[Aim] Would you copy out the whole listing exactly as given?

— BEGIN Data provided —

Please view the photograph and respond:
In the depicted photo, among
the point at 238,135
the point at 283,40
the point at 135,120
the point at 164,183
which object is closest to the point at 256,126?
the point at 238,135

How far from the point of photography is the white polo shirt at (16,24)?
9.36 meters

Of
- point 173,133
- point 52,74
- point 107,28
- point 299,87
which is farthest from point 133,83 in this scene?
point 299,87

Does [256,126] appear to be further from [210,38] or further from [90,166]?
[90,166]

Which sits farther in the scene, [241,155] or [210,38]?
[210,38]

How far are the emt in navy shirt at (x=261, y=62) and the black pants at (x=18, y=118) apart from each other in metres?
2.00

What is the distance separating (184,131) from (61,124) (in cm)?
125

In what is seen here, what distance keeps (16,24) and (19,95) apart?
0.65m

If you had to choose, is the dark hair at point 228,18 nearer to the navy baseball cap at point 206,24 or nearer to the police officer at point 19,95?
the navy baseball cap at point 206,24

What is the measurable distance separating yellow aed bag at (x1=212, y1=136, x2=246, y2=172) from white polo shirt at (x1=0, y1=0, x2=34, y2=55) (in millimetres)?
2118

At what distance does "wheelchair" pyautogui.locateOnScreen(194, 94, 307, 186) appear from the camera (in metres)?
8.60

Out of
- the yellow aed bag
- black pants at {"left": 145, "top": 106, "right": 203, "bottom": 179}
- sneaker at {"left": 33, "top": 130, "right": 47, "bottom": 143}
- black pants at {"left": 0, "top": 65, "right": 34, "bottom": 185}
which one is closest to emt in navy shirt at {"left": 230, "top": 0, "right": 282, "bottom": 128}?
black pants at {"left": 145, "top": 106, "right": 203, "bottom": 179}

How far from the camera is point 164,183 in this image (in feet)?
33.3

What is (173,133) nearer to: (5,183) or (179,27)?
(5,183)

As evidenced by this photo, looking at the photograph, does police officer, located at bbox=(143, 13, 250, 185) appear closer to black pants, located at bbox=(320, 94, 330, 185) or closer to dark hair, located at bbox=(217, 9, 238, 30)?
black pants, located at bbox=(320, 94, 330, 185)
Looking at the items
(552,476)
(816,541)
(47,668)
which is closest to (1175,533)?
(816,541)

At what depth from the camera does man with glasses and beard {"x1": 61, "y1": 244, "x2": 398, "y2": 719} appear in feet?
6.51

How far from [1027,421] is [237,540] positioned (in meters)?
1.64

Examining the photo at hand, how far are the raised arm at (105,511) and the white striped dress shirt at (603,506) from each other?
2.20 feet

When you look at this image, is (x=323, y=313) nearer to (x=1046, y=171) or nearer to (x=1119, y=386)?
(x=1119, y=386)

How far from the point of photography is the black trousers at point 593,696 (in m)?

— END Data provided —

[Finished task]
Please view the photograph and respond:
In the depicted photo, among
the point at 238,135
the point at 283,40
the point at 135,120
the point at 164,183
which object is closest to the point at 256,126?
the point at 238,135

How far from the point of photography is the white polo shirt at (16,24)?
9.36 meters

Of
- point 173,133
- point 52,74
- point 107,28
- point 299,87
which is farthest from point 133,83 in this scene?
point 299,87

Does [256,126] appear to be further from [210,38] or further from [90,166]?
[90,166]

Which sits farther in the scene, [241,155] or [210,38]?
[210,38]

How far are the emt in navy shirt at (x=261, y=62) and the black pants at (x=18, y=118) apart from each other in metres?
2.00

What is the distance separating (184,131) from (61,124) (in cm)?
125

In what is seen here, what distance keeps (16,24) and (19,95) apart?
0.65m

If you had to choose, is the dark hair at point 228,18 nearer to the navy baseball cap at point 206,24 or nearer to the police officer at point 19,95?
the navy baseball cap at point 206,24

What is the measurable distance separating yellow aed bag at (x1=212, y1=136, x2=246, y2=172) from white polo shirt at (x1=0, y1=0, x2=34, y2=55) (in millimetres)?
2118

At what distance does "wheelchair" pyautogui.locateOnScreen(194, 94, 307, 186) appear from the camera (in metres)?
8.60

Out of
- the yellow aed bag
- black pants at {"left": 145, "top": 106, "right": 203, "bottom": 179}
- sneaker at {"left": 33, "top": 130, "right": 47, "bottom": 143}
- black pants at {"left": 0, "top": 65, "right": 34, "bottom": 185}
which one is closest to emt in navy shirt at {"left": 230, "top": 0, "right": 282, "bottom": 128}?
black pants at {"left": 145, "top": 106, "right": 203, "bottom": 179}

How far from the camera is point 164,183 in this image (in feet)?
33.3

What is (173,133) nearer to: (5,183) or (179,27)?
(5,183)

As evidenced by this photo, looking at the photograph, does police officer, located at bbox=(143, 13, 250, 185) appear closer to black pants, located at bbox=(320, 94, 330, 185) or closer to dark hair, located at bbox=(217, 9, 238, 30)?
black pants, located at bbox=(320, 94, 330, 185)
Looking at the items
(552,476)
(816,541)
(47,668)
which is closest to (1175,533)?
(816,541)

At what depth from the camera does man with glasses and beard {"x1": 61, "y1": 244, "x2": 398, "y2": 719} appear in feet?
6.51

How far from [1027,421] is [237,540] positioned (in meters)?
1.64

Examining the photo at hand, how far are the raised arm at (105,511) and the white striped dress shirt at (603,506) from each other?
2.20 feet

When you look at this image, is (x=323, y=313) nearer to (x=1046, y=171) or nearer to (x=1119, y=386)?
(x=1119, y=386)

How far from the point of photography is the black trousers at point 593,696 (in m)?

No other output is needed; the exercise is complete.